La conocí en el trabajo, respondí cuando llamó a nuestra línea de atención y, más tarde ese día, le di la bienvenida en la puerta de nuestro refugio. Llegó poco después de Navidad. Recuerdo que me contó cómo empezaron los problemas el día de Navidad, cuando su marido pensó que no había mostrado suficiente gratitud por el caro abrigo de piel que le había comprado. “Le dije que era precioso y le di las gracias», dijo. “Pero yo había pedido aparatos de gimnasia, así que supo que no estaba realmente entusiasmada». Me pareció claro que este marido no estaba dispuesto a permitir una esposa cada vez más fuerte, sana e independiente, una a la que no pudiera controlar con regalos lujosos.
En los doce años que he trabajado en el Refugio Seguro contra el Abuso Doméstico de nuestro condado —principalmente los fines de semana, a veces 24 horas seguidas— he conocido a cientos de mujeres notables por su valentía, fe, energía e incluso buen humor. Vienen con sus hijos para quedarse un mes o así en el refugio mientras buscan vivienda y trabajo para empezar una nueva vida.

Registros dados:
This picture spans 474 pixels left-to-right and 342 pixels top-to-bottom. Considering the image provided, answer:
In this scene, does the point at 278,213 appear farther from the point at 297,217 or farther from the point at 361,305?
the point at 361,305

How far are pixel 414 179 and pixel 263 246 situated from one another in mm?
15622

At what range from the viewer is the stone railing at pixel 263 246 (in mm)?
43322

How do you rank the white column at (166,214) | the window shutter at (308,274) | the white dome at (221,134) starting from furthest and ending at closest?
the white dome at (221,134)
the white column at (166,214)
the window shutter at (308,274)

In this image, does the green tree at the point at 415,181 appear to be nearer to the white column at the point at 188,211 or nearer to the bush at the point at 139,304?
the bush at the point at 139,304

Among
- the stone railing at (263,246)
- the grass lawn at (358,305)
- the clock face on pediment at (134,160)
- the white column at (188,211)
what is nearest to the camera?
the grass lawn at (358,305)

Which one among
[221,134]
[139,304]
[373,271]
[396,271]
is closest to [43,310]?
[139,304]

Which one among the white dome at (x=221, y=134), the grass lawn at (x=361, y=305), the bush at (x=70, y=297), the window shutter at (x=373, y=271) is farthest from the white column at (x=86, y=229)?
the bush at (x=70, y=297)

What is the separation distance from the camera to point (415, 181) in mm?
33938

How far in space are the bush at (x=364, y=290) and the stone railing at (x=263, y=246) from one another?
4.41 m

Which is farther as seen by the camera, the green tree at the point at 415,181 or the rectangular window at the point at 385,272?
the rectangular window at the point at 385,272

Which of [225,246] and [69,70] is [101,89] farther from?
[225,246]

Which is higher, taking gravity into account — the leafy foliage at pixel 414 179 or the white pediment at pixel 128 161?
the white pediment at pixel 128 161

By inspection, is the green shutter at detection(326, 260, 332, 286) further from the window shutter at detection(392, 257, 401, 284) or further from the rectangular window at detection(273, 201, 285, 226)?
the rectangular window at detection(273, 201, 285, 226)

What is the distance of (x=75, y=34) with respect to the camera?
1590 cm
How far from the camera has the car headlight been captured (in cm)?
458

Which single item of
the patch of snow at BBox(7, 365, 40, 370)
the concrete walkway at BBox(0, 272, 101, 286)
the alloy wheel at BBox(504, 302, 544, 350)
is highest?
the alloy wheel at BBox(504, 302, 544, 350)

Tarea A:
Responde estas preguntas sobre el texto del refugio contra el abuso doméstico:
(i) ¿Qué regalo le compró el marido a la mujer en Navidad?
(ii) ¿Qué había pedido ella?
(iii) ¿Cuántos años lleva trabajando en el refugio la persona que narra?
Tarea B:
Prosigue el texto sobre el refugio contra el abuso doméstico a partir de su última oración.

Respuesta A:
(i) Un caro abrigo de piel.
(ii) Aparatos de gimnasia.
(iii) Doce años.

Respuesta B:
Una de las primeras cosas que aprendí trabajando allí fue que todo el mundo viene. Ninguna categoría de personas escapa del maltrato doméstico, incluidos los hombres. Un fin de semana, la mayoría de mis llamadas a la línea de atención telefónica fueron de hombres, uno de ellos atrincherado en su dormitorio contra una esposa maltratadora y, según dijo, armada. Pero todas las residentes del refugio son mujeres. Son las hijas, esposas o novias de policías y profesores universitarios, de traficantes de drogas y abogados, empresarios, predicadores y políticos. Vienen de todas las religiones, de familias blancas, familias negras y todas las nacionalidades. Algunas provienen de generaciones de maltrato; otras, como las novias extranjeras, se encuentran en terreno desconocido, aturdidas y desorientadas. Hay mujeres que no han terminado octavo grado, mujeres discapacitadas, enfermeras, trabajadoras sociales. Hemos tenido una diseñadora de moda y algunas con títulos avanzados. Vienen de todas las clases sociales, aunque menos de familias ricas y prominentes, ya que esas mujeres generalmente pueden permitirse escapar a un lugar que no sea nuestro humilde refugio. Muchas son jóvenes y tienen niños pequeños con ellas, pero hay mujeres sin hijos, mujeres embarazadas, mujeres todavía en la adolescencia y madres con adolescentes. Hay lesbianas, vegetarianas y bisabuelas. Todo individuo.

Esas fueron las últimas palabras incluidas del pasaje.